_Work instructions_.
a - In the assessment blog post, copy the passage between "This morning we" and "have to rush.", inclusive.
b - Decide whether each statement below agrees with the assessment blog post. Answer yes or no, and quote the exact words of the post that settle it.
(i) The author usually writes these posts in the evening.
(ii) Standardized tests are given as examples of summative assessment.
(iii) The meeting about electronic timeclocks concerned salaried staff.
c - Answer these questions from the assessment blog post.
(i) What does iceberg mean in German?
(ii) What monitors does the author write beside?
(iii) What non-education example of summative assessment is given?
#### Document segment
Thursday, April 02, 2009

Why it's Difficult, Part Two

This morning we continue to mine the rich vein of reasons why writing convincing assessment outcomes reports is hard. Yesterday I introduced a couple of terms I didn't define and made a claim I set up but didn't complete the defense of. I usually write these posts in my "quiet happy time" early in the morning with a warm cappuccino and the glow of two 22 inch Dell monitors as company. Sometimes the clock is not my friend, however, and I have to rush.

I sat in a meeting yesterday about electronic timeclocks for keeping track of hourly workers, especially student work study participants. It occurred to me that 'timeclock' is a ridiculous excuse for a word. What else are clocks good for? I mean, we don't have 'drinkcups' or 'drivecars' or 'writepens' (although we do have inkpens, hmmmm). I think this is one of the things that one particularly notices when one studies a foreign language--the goofy bits and sudden connections. Like iceberg means 'ice mountain' in German. The point of this digression is that language and its implied categories are a two-edged sword. On the one hand, they allow us to hide detail when its unnecessary. On the other hand, these very words/concepts may trick us into using them for something unsuitable. More on that topic here.

Back to the topic at hand... First the definitions.

Summative assessment is generally numerical and should have some reliability in the sense that we'd expect the same results if we asked for the numbers independently. It may or may not be valid--that depends on what you use the numbers for. Standardized tests are good examples of summative assessment. Summative assessments can theoretically tell you where you are. Depending on the level of concreteness (or transparency), it may or may not allow you to see what to do about the situation. Stock market prices are good non-education-related examples of a summative assessment. Summative assessment is monological, and the hallmark of a mature science where unit measurements can be rigorously applied to natural phenomena.
########
#### Data supplied
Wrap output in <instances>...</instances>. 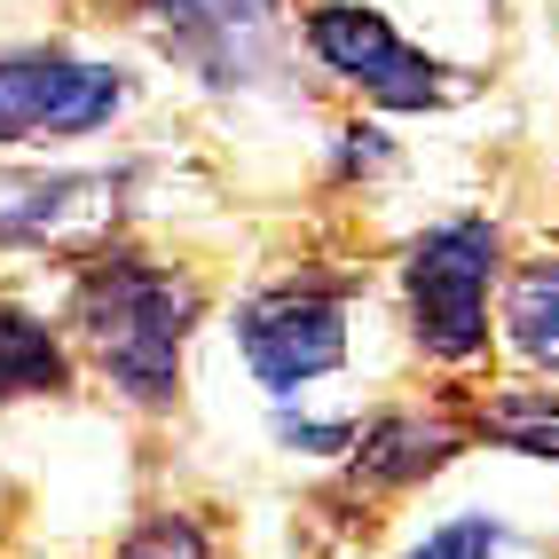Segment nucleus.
<instances>
[{"label": "nucleus", "instance_id": "6", "mask_svg": "<svg viewBox=\"0 0 559 559\" xmlns=\"http://www.w3.org/2000/svg\"><path fill=\"white\" fill-rule=\"evenodd\" d=\"M284 0H151V32L205 87H252L276 71Z\"/></svg>", "mask_w": 559, "mask_h": 559}, {"label": "nucleus", "instance_id": "9", "mask_svg": "<svg viewBox=\"0 0 559 559\" xmlns=\"http://www.w3.org/2000/svg\"><path fill=\"white\" fill-rule=\"evenodd\" d=\"M504 331L536 370L559 379V260H520L504 284Z\"/></svg>", "mask_w": 559, "mask_h": 559}, {"label": "nucleus", "instance_id": "11", "mask_svg": "<svg viewBox=\"0 0 559 559\" xmlns=\"http://www.w3.org/2000/svg\"><path fill=\"white\" fill-rule=\"evenodd\" d=\"M504 551H512V528L497 512H450V520H433L402 559H504Z\"/></svg>", "mask_w": 559, "mask_h": 559}, {"label": "nucleus", "instance_id": "5", "mask_svg": "<svg viewBox=\"0 0 559 559\" xmlns=\"http://www.w3.org/2000/svg\"><path fill=\"white\" fill-rule=\"evenodd\" d=\"M308 48H316V63L331 80H347L355 95L386 103V110H441L457 95L450 71L433 56H418L379 9H362V0H323V9H308Z\"/></svg>", "mask_w": 559, "mask_h": 559}, {"label": "nucleus", "instance_id": "7", "mask_svg": "<svg viewBox=\"0 0 559 559\" xmlns=\"http://www.w3.org/2000/svg\"><path fill=\"white\" fill-rule=\"evenodd\" d=\"M119 213V174H56V181H0V237H71Z\"/></svg>", "mask_w": 559, "mask_h": 559}, {"label": "nucleus", "instance_id": "8", "mask_svg": "<svg viewBox=\"0 0 559 559\" xmlns=\"http://www.w3.org/2000/svg\"><path fill=\"white\" fill-rule=\"evenodd\" d=\"M457 433L441 418H379L355 433V473L370 489H409V480H426L433 465H450Z\"/></svg>", "mask_w": 559, "mask_h": 559}, {"label": "nucleus", "instance_id": "13", "mask_svg": "<svg viewBox=\"0 0 559 559\" xmlns=\"http://www.w3.org/2000/svg\"><path fill=\"white\" fill-rule=\"evenodd\" d=\"M119 559H213V544L198 536V520H181V512H158L151 528H142Z\"/></svg>", "mask_w": 559, "mask_h": 559}, {"label": "nucleus", "instance_id": "14", "mask_svg": "<svg viewBox=\"0 0 559 559\" xmlns=\"http://www.w3.org/2000/svg\"><path fill=\"white\" fill-rule=\"evenodd\" d=\"M276 441L284 450H308V457H340V450H355V418H276Z\"/></svg>", "mask_w": 559, "mask_h": 559}, {"label": "nucleus", "instance_id": "3", "mask_svg": "<svg viewBox=\"0 0 559 559\" xmlns=\"http://www.w3.org/2000/svg\"><path fill=\"white\" fill-rule=\"evenodd\" d=\"M127 71L63 48H9L0 56V142H80L127 110Z\"/></svg>", "mask_w": 559, "mask_h": 559}, {"label": "nucleus", "instance_id": "2", "mask_svg": "<svg viewBox=\"0 0 559 559\" xmlns=\"http://www.w3.org/2000/svg\"><path fill=\"white\" fill-rule=\"evenodd\" d=\"M504 237L497 221H441L409 245L402 260V300H409V340L433 362H473L489 347V284H497Z\"/></svg>", "mask_w": 559, "mask_h": 559}, {"label": "nucleus", "instance_id": "1", "mask_svg": "<svg viewBox=\"0 0 559 559\" xmlns=\"http://www.w3.org/2000/svg\"><path fill=\"white\" fill-rule=\"evenodd\" d=\"M205 308V292L142 252H110L80 276V340L95 347L103 379L142 409H166L181 394V340Z\"/></svg>", "mask_w": 559, "mask_h": 559}, {"label": "nucleus", "instance_id": "10", "mask_svg": "<svg viewBox=\"0 0 559 559\" xmlns=\"http://www.w3.org/2000/svg\"><path fill=\"white\" fill-rule=\"evenodd\" d=\"M71 379V362L56 347V331L40 316H24L0 300V402H16V394H56Z\"/></svg>", "mask_w": 559, "mask_h": 559}, {"label": "nucleus", "instance_id": "12", "mask_svg": "<svg viewBox=\"0 0 559 559\" xmlns=\"http://www.w3.org/2000/svg\"><path fill=\"white\" fill-rule=\"evenodd\" d=\"M489 433L520 457H551L559 465V394H504L489 409Z\"/></svg>", "mask_w": 559, "mask_h": 559}, {"label": "nucleus", "instance_id": "4", "mask_svg": "<svg viewBox=\"0 0 559 559\" xmlns=\"http://www.w3.org/2000/svg\"><path fill=\"white\" fill-rule=\"evenodd\" d=\"M237 347L245 370L276 402L308 394L316 379L347 362V300L340 284H276V292H252L237 308Z\"/></svg>", "mask_w": 559, "mask_h": 559}]
</instances>
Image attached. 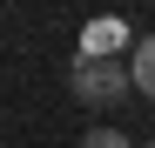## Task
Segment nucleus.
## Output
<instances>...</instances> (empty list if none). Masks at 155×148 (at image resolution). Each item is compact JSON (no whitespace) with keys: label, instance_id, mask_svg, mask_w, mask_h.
Listing matches in <instances>:
<instances>
[{"label":"nucleus","instance_id":"f257e3e1","mask_svg":"<svg viewBox=\"0 0 155 148\" xmlns=\"http://www.w3.org/2000/svg\"><path fill=\"white\" fill-rule=\"evenodd\" d=\"M68 81H74V101H81V108H115L121 94L135 88L121 61H81V54H74V74H68Z\"/></svg>","mask_w":155,"mask_h":148},{"label":"nucleus","instance_id":"f03ea898","mask_svg":"<svg viewBox=\"0 0 155 148\" xmlns=\"http://www.w3.org/2000/svg\"><path fill=\"white\" fill-rule=\"evenodd\" d=\"M115 47H128L121 20H88L81 27V61H115Z\"/></svg>","mask_w":155,"mask_h":148},{"label":"nucleus","instance_id":"7ed1b4c3","mask_svg":"<svg viewBox=\"0 0 155 148\" xmlns=\"http://www.w3.org/2000/svg\"><path fill=\"white\" fill-rule=\"evenodd\" d=\"M128 81H135V94H148V101H155V34L135 40V54H128Z\"/></svg>","mask_w":155,"mask_h":148},{"label":"nucleus","instance_id":"20e7f679","mask_svg":"<svg viewBox=\"0 0 155 148\" xmlns=\"http://www.w3.org/2000/svg\"><path fill=\"white\" fill-rule=\"evenodd\" d=\"M81 148H128V135H121V128H88Z\"/></svg>","mask_w":155,"mask_h":148},{"label":"nucleus","instance_id":"39448f33","mask_svg":"<svg viewBox=\"0 0 155 148\" xmlns=\"http://www.w3.org/2000/svg\"><path fill=\"white\" fill-rule=\"evenodd\" d=\"M148 148H155V141H148Z\"/></svg>","mask_w":155,"mask_h":148}]
</instances>
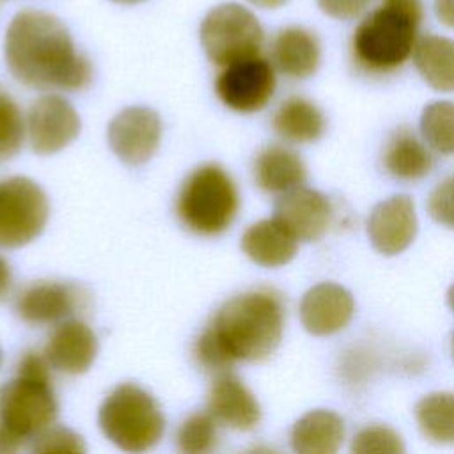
########
_Responses by task_.
a -
This morning we continue to mine the rich vein of reasons why writing convincing assessment outcomes reports is hard. Yesterday I introduced a couple of terms I didn't define and made a claim I set up but didn't complete the defense of. I usually write these posts in my "quiet happy time" early in the morning with a warm cappuccino and the glow of two 22 inch Dell monitors as company. Sometimes the clock is not my friend, however, and I have to rush.

b -
(i) No: "I usually write these posts in my "quiet happy time" early in the morning"
(ii) Yes: "Standardized tests are good examples of summative assessment."
(iii) No: "electronic timeclocks for keeping track of hourly workers, especially student work study participants"

c -
(i) 'Ice mountain'
(ii) Two 22 inch Dell monitors
(iii) Stock market prices